BURD: I think to myself, “You’re on the right path. That’s awesome!” But in my heart, I’ve always felt like Larry David. I watched Curb Your Enthusiasm and was like, “I love this guy.” And then, people would say to me, “You’re kinda like him.” The only reason I went for things, in the first place, is because I believed I could be Larry David. I don’t wanna sound arrogant, but it’s what I’m striving for, so I’m like, “You’re goddamn right!” It’s awesome. There was a phase of my life where I was playing basketball with Kanye West, three times a week, and at that phase in my life, I was like, “You’re doing exactly what you should be doing in life. This is your childhood hero, and you’re playing basketball with him and hanging out with him.” I feel like I’m doing exactly what I should be doing.
What sort of fictionalizations have you done, with this show?
SCHAFFER: We can talk about what the changes are, but I think the most amazing thing about this show is the changes that weren’t made. When you watch this show, episode by episode, you’re gonna see things where you’re like, “I can’t believe he’s really sharing that.” The most amazing thing is the actual truth that you’re seeing in the show. There’s nothing braver than that vulnerability. One of the coolest things about the show is how actually accurate some of it is.
BURD: There are tons of micro-moments that didn’t happen in this exact same way, at the exact same time, that perfectly fits into a 28-minute episode. GaTa is my real friend. I didn’t invent GaTa. GaTa is not a character that I created. GaTa is GaTa, and I just let him be him and told his story through mine, the way we are together, in real life.
In this show, you have to spend a lot of time explaining who you are to people. Do you find yourself doing that a lot, in real life?
BURD: Oh, yeah. I can’t even tell you how many times, in the beginning of my career, I’d be on stage for soundcheck, holding the mic, and the sound guy would be like, “When is Lil Dicky, the rapper, gonna get here.” And I’d be like, “I’m here. I’m waiting for you.” Because a lot of my ambitions are so unbelievably lofty, they just sound crazy.
SCHAFFER: That’s true. That’s accurate. That’s the show.
BURD: It is crazy, but I don’t know.
SCHAFFER: Imagine that you’re his girlfriend, and she’s like, “I know you think you’re gonna be this huge rapper, but I’ve never heard you rap.” That’s what this season of the show is. Everyone wants to believe him, but it just doesn’t seem likely. It doesn’t seem like all of those crazy things he’s spouting are really gonna happen. That’s the interesting thing about the show.

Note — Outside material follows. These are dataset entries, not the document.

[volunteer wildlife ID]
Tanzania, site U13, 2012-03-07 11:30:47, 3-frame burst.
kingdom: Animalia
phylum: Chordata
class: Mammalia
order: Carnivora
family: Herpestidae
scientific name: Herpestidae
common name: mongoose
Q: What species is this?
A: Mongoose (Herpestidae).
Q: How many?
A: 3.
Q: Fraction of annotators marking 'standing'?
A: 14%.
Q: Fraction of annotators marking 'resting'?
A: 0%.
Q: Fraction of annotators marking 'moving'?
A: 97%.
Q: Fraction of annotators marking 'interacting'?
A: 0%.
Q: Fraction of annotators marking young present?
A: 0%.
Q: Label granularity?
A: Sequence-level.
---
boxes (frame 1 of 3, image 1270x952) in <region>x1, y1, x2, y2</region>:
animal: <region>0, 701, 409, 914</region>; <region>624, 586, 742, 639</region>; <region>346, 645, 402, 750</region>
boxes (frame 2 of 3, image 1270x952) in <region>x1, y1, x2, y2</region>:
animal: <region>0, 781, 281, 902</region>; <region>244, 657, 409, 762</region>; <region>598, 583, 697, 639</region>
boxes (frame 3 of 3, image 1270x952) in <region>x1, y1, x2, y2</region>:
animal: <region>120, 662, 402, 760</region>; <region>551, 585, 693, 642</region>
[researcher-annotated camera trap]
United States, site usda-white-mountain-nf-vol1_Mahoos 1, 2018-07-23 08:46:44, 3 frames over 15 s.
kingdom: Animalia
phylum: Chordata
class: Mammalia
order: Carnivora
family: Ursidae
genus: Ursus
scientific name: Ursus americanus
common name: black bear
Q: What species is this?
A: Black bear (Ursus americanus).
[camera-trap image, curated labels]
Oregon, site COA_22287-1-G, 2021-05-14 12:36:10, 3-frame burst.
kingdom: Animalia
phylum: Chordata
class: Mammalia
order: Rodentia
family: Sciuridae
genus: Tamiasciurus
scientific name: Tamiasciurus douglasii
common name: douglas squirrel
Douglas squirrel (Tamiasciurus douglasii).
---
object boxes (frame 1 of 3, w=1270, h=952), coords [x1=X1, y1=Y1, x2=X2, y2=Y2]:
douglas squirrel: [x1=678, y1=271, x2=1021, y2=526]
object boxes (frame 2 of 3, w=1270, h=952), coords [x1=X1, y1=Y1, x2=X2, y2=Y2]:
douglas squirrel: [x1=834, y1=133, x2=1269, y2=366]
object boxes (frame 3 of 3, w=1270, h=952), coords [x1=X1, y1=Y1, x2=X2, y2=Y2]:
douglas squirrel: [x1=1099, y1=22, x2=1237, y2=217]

BURD: It’s hard to be like, “Hey, I’m destined to be this great comedian,” when everything I’ve put out before this has rhymed. I’d never had to make a scene where the dialogue didn’t rhyme. It’s a totally new medium. But FX really trusted me and took a leap of faith, and I think it’s paid off.
How much further down the road have you thought about how you’d like to continue telling this story?
BURD: I still have a lot of notes and a lot of things that we didn’t get to in Season 1.
SCHAFFER: When we were talking about the show, Dave has this book of stories that I went through and said, “That’s not Season 1. That’s Season 2 or 3. Maybe that’s the end of Season 1.”
BURD: I couldn’t play basketball with Kanye in Season 1. You’ve gotta grow towards that.
SCHAFFER: His life is way ahead of the show. The show is gonna catch up to his life. So, in that sense, we did a big divvying up into different bucket. As the show catches up to Dave’s real life, there are so many stories that we wouldn’t ever have done this season because he wasn’t at the appropriate level of fame.
Dave airs on Wednesday nights on FXX, and is available to stream at FX on Hulu.